REQUIRED TASK 1
Reproduce the whole forum question about grouping lines of a text file under their dates, word for word.
--- START PROVIDED TEXT ---
0

I am trying to extract information out of a text file and store each "paragraph", by paragraph I mean I need the date (always the first index) and whatever description is associated with that date (the information right after that date, but before the next date), .txt looks likes

September 2013. **I NEED THE DATA THAT WOULD BE WRITTEN HERE STORED WITH ITS DATE HOWEVER 
WHEN ANOTHER DATE SHOWS UP IT NEEDS TO BE SEPERATED
September 2013. blah blah balh this is an example blah blaha blah I need the information hereblah blah balh this is an example blah blaha blah I need the information here
blah blah balh this is an example blah blaha blah I need the information here
August 2013. blah blah balh this is an example blah blaha blah I need the information here
August 2013.blah blah balh this is an example blah blaha blah I need the information here
blah blah balh this is an example blah blaha blah I need the information hereblah blah balh this is an example blah blaha blah I need the information hereblah blah balh this is an example blah blaha blah I need the information here
June 2013. blah blah balh this is an example blah blaha blah I need the information hereeeeee

There isn't a definite number of lines which comes after the date.

I am able to find every line starting with a date using

with open("test.txt", encoding="utf8") as input:
    for line in input:
        for month in months:
            if month in line:
                print(line)
--- END PROVIDED TEXT ---
REQUIRED TASK 2
Find each line in the listing below that contains the string "instances", and copy those lines.
--- START GIVEN ENTRIES ---
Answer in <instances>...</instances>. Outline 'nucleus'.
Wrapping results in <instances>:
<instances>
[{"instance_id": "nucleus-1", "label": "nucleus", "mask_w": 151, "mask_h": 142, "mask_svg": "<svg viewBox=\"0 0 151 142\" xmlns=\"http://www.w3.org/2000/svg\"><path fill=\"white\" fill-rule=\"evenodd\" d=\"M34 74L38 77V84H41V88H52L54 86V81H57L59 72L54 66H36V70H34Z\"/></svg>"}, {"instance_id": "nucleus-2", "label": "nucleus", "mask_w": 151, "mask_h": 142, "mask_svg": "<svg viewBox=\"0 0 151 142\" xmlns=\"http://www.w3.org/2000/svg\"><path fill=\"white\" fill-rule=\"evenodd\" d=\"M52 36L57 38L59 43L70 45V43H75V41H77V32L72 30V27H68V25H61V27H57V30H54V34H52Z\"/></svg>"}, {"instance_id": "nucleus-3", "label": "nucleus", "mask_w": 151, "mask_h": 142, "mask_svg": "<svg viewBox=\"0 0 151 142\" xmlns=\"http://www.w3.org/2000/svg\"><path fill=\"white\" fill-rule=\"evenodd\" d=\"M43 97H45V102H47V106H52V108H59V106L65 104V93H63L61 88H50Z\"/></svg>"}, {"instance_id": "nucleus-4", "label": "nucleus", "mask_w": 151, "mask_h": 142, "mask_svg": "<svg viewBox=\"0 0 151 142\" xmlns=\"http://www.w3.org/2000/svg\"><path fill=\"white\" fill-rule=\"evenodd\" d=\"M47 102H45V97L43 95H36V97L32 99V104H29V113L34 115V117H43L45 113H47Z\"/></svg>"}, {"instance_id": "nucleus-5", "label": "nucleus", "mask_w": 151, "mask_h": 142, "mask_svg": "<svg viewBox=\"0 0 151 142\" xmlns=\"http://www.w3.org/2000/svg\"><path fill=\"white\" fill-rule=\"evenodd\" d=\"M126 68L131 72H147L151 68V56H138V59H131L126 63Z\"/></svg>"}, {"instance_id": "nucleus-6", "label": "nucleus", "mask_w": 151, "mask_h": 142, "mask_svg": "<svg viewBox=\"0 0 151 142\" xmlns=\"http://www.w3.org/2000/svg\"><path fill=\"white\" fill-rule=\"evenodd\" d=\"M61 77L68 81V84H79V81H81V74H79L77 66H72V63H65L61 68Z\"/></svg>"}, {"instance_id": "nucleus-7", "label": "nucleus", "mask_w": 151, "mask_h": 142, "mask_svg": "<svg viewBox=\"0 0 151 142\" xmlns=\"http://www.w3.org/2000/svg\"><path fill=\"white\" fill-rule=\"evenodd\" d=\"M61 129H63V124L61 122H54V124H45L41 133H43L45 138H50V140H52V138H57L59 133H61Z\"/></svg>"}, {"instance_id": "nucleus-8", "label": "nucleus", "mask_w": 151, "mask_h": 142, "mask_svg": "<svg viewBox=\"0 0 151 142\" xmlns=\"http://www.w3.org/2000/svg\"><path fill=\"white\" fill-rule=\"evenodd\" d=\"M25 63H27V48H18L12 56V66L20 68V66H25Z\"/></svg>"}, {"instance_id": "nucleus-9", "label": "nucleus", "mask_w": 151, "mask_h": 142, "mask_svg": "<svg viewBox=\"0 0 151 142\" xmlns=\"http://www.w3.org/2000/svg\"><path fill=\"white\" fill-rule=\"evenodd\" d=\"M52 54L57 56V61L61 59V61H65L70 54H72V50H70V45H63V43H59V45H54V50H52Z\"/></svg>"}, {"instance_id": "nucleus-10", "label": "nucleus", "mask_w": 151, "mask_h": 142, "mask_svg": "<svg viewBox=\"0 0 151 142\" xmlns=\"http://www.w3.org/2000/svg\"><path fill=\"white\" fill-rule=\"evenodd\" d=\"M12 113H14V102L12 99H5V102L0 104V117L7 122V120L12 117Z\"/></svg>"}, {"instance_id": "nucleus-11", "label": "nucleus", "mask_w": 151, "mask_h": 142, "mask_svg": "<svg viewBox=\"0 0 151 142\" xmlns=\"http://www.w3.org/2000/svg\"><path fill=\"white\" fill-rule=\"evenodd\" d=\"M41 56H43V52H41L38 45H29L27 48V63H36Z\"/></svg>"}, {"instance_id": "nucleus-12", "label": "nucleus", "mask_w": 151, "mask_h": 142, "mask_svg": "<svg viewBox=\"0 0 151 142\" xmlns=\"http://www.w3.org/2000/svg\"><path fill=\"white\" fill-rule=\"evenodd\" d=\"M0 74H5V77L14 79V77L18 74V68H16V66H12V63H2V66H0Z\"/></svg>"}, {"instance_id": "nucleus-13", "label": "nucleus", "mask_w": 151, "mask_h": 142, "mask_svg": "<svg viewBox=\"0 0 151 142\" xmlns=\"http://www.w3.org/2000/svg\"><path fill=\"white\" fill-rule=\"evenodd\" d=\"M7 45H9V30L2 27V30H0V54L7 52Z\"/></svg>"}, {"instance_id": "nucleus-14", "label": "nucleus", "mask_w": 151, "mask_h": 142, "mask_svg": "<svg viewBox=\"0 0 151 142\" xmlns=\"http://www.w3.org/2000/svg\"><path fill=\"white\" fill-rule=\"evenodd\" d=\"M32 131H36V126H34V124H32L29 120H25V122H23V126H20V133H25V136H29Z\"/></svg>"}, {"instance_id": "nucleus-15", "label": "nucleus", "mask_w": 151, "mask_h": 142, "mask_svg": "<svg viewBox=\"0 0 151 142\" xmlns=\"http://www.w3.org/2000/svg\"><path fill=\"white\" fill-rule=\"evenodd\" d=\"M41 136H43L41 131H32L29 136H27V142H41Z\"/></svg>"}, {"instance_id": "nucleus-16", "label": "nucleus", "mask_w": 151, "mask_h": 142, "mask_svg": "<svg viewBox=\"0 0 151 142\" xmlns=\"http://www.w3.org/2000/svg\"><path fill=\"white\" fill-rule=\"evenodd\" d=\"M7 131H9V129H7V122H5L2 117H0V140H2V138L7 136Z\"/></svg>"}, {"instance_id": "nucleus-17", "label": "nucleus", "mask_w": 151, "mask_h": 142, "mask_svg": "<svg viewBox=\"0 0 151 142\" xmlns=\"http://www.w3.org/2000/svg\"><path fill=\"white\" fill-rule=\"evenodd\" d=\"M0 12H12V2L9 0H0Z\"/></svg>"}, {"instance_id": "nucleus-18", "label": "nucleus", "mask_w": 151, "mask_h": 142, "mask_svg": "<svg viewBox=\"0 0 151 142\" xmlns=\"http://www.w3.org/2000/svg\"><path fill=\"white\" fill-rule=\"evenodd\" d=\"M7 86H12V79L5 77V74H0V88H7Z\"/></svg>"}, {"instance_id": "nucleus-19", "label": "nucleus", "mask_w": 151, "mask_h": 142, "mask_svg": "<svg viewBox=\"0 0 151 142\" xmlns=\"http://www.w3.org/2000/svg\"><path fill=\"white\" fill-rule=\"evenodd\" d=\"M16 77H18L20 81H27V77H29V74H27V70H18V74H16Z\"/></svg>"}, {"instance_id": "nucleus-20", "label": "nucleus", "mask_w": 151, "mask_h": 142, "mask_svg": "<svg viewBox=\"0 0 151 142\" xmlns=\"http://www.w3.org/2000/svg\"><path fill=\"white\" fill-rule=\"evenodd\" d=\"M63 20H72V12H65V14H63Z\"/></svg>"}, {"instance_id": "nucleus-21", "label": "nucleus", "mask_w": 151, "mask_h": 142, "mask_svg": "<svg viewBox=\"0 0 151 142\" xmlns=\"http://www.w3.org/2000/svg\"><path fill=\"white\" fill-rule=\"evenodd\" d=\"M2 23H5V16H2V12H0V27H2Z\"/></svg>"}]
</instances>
--- END GIVEN ENTRIES ---
EXERCISE ANSWER 1
0

I am trying to extract information out of a text file and store each "paragraph", by paragraph I mean I need the date (always the first index) and whatever description is associated with that date (the information right after that date, but before the next date), .txt looks likes

September 2013. **I NEED THE DATA THAT WOULD BE WRITTEN HERE STORED WITH ITS DATE HOWEVER 
WHEN ANOTHER DATE SHOWS UP IT NEEDS TO BE SEPERATED
September 2013. blah blah balh this is an example blah blaha blah I need the information hereblah blah balh this is an example blah blaha blah I need the information here
blah blah balh this is an example blah blaha blah I need the information here
August 2013. blah blah balh this is an example blah blaha blah I need the information here
August 2013.blah blah balh this is an example blah blaha blah I need the information here
blah blah balh this is an example blah blaha blah I need the information hereblah blah balh this is an example blah blaha blah I need the information hereblah blah balh this is an example blah blaha blah I need the information here
June 2013. blah blah balh this is an example blah blaha blah I need the information hereeeeee

There isn't a definite number of lines which comes after the date.

I am able to find every line starting with a date using

with open("test.txt", encoding="utf8") as input:
    for line in input:
        for month in months:
            if month in line:
                print(line)

EXERCISE ANSWER 2
Answer in <instances>...</instances>. Outline 'nucleus'.
Wrapping results in <instances>:
<instances>
</instances>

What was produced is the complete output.